--- Description of the task ---
In the thread on lightening a palomino's mane and tail, which shampoo does Kimm recommend for a light-colored horse?

# How to lighten a palomino's mane and tail?



## Kimm (Jan 11, 2012)

Hii, I too have a palomino QH mare and the best shampoo that I can recommend for a light coloured horse is Equinade Glo White Shampoo. You can buy a 1 litre bottle of this for around $20. Hope that helps


----------



## Spotted (Sep 19, 2012)

bath in a bottle. miracle groom. spray bottle. works aweome on grey and white horses


----------



## AndersonEquestrian (Sep 25, 2012)

I dip Sadie's in 1 part bleach 2-3 parts warm water every 3 months or so. You can see I haven't done it in a while. I do this with my grey's too. Keep it wraped. 
I grew Tina's tail 4" in 4 months while it was wrapped like this. It is also a great idea for expected mother's... No bloody tails and most importantly no babies eating momma's tail! lol

This is a great video. I use twine as a fly swatter =]


----------



## QOS (Dec 8, 2008)

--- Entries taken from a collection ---
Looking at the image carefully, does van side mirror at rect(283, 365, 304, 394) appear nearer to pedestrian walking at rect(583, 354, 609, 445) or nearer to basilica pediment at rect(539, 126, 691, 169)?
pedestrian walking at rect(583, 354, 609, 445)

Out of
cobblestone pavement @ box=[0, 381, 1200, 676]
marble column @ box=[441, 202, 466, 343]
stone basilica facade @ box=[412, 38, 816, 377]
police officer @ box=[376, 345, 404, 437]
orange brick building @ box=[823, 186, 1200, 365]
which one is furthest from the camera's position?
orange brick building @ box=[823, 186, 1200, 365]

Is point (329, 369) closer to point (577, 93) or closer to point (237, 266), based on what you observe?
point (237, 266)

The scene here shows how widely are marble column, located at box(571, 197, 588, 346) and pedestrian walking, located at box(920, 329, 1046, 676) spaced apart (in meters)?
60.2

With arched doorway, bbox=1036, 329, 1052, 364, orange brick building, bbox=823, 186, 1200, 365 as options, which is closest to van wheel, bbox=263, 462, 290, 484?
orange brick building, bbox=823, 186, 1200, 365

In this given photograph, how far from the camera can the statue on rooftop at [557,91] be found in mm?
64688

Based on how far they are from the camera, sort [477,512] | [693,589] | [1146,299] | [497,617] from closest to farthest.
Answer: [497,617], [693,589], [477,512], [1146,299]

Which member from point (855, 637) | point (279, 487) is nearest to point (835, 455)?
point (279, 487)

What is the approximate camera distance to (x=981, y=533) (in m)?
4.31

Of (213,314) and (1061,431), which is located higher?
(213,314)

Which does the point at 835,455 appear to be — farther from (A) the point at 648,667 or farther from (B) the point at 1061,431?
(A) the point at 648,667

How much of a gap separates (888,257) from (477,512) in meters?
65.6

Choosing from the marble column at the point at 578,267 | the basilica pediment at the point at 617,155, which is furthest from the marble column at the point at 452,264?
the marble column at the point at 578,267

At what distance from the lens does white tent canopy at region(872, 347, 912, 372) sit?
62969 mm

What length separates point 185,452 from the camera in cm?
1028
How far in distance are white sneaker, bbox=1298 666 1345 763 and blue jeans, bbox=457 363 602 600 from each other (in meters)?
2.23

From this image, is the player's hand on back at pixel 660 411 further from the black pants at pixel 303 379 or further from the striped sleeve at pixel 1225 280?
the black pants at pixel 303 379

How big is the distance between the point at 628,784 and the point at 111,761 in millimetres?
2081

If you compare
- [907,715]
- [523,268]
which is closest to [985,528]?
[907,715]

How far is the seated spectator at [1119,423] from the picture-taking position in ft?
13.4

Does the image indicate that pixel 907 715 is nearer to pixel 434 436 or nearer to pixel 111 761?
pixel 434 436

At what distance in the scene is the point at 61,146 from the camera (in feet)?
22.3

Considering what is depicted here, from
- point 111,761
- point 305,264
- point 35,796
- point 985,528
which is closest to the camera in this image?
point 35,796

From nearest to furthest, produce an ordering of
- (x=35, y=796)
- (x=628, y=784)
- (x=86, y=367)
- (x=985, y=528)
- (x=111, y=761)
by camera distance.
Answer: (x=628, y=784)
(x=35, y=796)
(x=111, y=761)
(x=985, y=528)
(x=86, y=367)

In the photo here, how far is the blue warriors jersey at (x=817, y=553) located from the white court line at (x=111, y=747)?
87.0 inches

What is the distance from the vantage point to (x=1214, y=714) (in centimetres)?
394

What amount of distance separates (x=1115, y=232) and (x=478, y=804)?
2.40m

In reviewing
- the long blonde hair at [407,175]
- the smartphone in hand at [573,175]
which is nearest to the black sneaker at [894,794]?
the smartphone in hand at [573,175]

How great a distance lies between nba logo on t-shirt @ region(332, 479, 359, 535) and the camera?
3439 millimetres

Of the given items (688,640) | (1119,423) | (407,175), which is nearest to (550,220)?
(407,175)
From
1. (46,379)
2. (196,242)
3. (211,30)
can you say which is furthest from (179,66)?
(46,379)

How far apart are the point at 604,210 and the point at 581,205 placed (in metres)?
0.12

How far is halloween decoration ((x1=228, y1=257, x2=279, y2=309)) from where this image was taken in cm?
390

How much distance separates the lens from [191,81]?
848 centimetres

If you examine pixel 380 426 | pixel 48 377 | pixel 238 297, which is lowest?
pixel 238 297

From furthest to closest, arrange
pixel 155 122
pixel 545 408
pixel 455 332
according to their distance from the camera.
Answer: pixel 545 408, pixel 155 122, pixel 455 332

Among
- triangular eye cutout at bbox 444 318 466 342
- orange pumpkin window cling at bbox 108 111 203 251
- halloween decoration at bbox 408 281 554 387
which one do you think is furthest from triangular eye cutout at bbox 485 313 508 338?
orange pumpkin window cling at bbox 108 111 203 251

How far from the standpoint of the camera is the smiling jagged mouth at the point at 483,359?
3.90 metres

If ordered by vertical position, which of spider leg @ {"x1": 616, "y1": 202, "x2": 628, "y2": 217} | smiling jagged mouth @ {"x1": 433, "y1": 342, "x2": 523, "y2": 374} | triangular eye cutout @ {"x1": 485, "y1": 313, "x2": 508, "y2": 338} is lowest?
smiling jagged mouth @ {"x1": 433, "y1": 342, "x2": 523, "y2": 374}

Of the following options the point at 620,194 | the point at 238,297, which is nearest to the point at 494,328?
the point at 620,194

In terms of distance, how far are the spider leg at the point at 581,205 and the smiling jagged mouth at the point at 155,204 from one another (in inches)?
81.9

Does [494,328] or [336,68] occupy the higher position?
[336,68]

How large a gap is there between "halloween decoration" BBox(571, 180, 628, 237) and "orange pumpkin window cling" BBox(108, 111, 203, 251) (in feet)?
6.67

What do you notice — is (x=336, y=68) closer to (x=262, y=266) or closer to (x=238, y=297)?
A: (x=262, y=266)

--- Worked solution ---
Equinade Glo White Shampoo